**Exercise task:**
Return the entries below in their exact form, leaving the pictures out.

* START Records supplied *

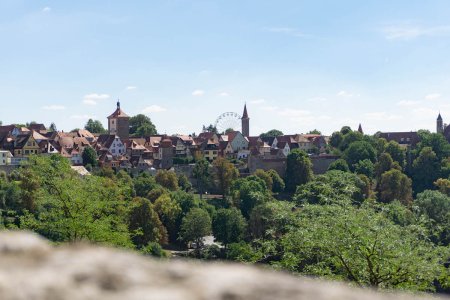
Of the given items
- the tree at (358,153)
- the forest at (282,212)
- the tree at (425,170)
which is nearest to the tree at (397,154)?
the forest at (282,212)

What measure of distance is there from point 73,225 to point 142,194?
53011mm

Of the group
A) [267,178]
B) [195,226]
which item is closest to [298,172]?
[267,178]

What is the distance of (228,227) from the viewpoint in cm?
6147

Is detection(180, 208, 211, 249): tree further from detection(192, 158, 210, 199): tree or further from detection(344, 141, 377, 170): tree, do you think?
detection(344, 141, 377, 170): tree

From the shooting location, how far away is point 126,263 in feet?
7.00

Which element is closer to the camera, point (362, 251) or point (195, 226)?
point (362, 251)

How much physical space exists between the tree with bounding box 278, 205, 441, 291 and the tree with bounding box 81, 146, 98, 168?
250ft

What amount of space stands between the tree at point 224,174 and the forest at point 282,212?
5.5 inches

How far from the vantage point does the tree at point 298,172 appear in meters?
88.1

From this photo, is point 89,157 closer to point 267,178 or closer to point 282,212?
point 267,178

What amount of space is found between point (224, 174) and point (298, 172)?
33.2 ft

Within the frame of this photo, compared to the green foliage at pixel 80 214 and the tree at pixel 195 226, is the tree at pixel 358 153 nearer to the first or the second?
the tree at pixel 195 226

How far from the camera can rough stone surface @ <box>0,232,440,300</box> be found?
1912 millimetres

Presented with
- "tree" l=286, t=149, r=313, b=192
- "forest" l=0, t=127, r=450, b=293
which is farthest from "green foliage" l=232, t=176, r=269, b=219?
"tree" l=286, t=149, r=313, b=192
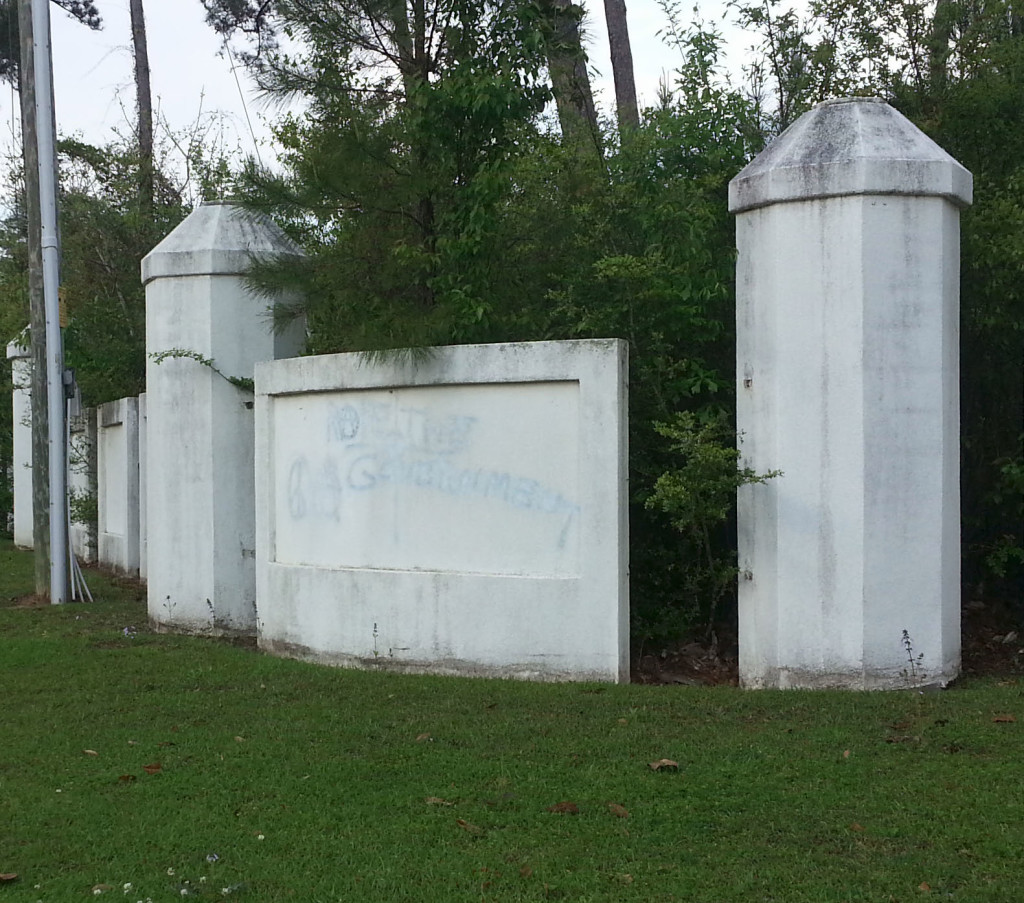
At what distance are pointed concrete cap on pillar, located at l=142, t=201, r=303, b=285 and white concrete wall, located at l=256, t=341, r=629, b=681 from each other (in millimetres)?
1683

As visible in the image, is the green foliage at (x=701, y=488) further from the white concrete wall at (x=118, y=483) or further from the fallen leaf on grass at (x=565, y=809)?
the white concrete wall at (x=118, y=483)

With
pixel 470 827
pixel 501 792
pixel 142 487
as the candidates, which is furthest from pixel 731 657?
pixel 142 487

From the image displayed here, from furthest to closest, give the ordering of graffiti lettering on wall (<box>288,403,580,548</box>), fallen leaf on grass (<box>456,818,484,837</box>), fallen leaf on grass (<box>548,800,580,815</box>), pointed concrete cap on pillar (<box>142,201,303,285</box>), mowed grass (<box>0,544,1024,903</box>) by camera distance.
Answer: pointed concrete cap on pillar (<box>142,201,303,285</box>) < graffiti lettering on wall (<box>288,403,580,548</box>) < fallen leaf on grass (<box>548,800,580,815</box>) < fallen leaf on grass (<box>456,818,484,837</box>) < mowed grass (<box>0,544,1024,903</box>)

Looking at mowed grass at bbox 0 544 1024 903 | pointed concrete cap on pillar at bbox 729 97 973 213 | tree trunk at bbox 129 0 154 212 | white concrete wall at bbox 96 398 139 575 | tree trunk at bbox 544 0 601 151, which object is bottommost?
mowed grass at bbox 0 544 1024 903

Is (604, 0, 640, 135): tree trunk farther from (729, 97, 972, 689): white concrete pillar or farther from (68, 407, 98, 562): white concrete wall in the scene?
(729, 97, 972, 689): white concrete pillar

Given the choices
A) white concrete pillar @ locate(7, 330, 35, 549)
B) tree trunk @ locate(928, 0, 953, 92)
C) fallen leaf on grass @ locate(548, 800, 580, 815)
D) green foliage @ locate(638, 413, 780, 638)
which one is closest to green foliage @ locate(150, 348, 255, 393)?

* END Records supplied *

**Exercise solution:**
Of the given items
- the tree at (358,153)
- the forest at (282,212)
- the tree at (425,170)
which is nearest to the tree at (397,154)?
the forest at (282,212)

What measure of distance is there from point 73,225 to point 142,194?
53011mm

Of the group
A) [267,178]
B) [195,226]
which item is closest to [298,172]?
[267,178]

What is the distance of (228,227) from the viewpoint in cm?
6147

Is detection(180, 208, 211, 249): tree further from detection(192, 158, 210, 199): tree or further from detection(344, 141, 377, 170): tree, do you think?
detection(344, 141, 377, 170): tree

From the shooting location, how far away is point 126,263 in feet?
7.00

Which element is closer to the camera, point (362, 251) or point (195, 226)?
point (362, 251)

How much physical space exists between the tree with bounding box 278, 205, 441, 291 and the tree with bounding box 81, 146, 98, 168?
250ft

What amount of space stands between the tree at point 224,174 and the forest at point 282,212?
5.5 inches

How far from the vantage point does the tree at point 298,172 appear in meters?
88.1

From this photo, is point 89,157 closer to point 267,178 or closer to point 282,212?
point 267,178

What amount of space is found between point (224, 174) and point (298, 172)?
33.2 ft

Within the frame of this photo, compared to the green foliage at pixel 80 214 and the tree at pixel 195 226, is the tree at pixel 358 153 nearer to the first or the second?
the tree at pixel 195 226

How far from the camera can rough stone surface @ <box>0,232,440,300</box> be found?
1912 millimetres

Presented with
- "tree" l=286, t=149, r=313, b=192
- "forest" l=0, t=127, r=450, b=293
which is farthest from "green foliage" l=232, t=176, r=269, b=219?
"tree" l=286, t=149, r=313, b=192
At what distance are pointed concrete cap on pillar, located at l=142, t=201, r=303, b=285 and white concrete wall, located at l=256, t=341, r=629, b=681 from each other (in millimetres)?
1683

As visible in the image, is the green foliage at (x=701, y=488) further from the white concrete wall at (x=118, y=483) or further from the fallen leaf on grass at (x=565, y=809)?
the white concrete wall at (x=118, y=483)

With
pixel 470 827
pixel 501 792
pixel 142 487
as the candidates, which is furthest from pixel 731 657?
pixel 142 487

From the image displayed here, from furthest to closest, give the ordering of graffiti lettering on wall (<box>288,403,580,548</box>), fallen leaf on grass (<box>456,818,484,837</box>), fallen leaf on grass (<box>548,800,580,815</box>), pointed concrete cap on pillar (<box>142,201,303,285</box>), mowed grass (<box>0,544,1024,903</box>) by camera distance.
Answer: pointed concrete cap on pillar (<box>142,201,303,285</box>) < graffiti lettering on wall (<box>288,403,580,548</box>) < fallen leaf on grass (<box>548,800,580,815</box>) < fallen leaf on grass (<box>456,818,484,837</box>) < mowed grass (<box>0,544,1024,903</box>)

Looking at mowed grass at bbox 0 544 1024 903 | pointed concrete cap on pillar at bbox 729 97 973 213 | tree trunk at bbox 129 0 154 212 | white concrete wall at bbox 96 398 139 575 | tree trunk at bbox 544 0 601 151, which object is bottommost?
mowed grass at bbox 0 544 1024 903

Is (604, 0, 640, 135): tree trunk farther from (729, 97, 972, 689): white concrete pillar or farther from (68, 407, 98, 562): white concrete wall in the scene?
(729, 97, 972, 689): white concrete pillar

Given the choices
A) white concrete pillar @ locate(7, 330, 35, 549)
B) tree trunk @ locate(928, 0, 953, 92)
C) fallen leaf on grass @ locate(548, 800, 580, 815)
D) green foliage @ locate(638, 413, 780, 638)
which one is closest to green foliage @ locate(150, 348, 255, 393)?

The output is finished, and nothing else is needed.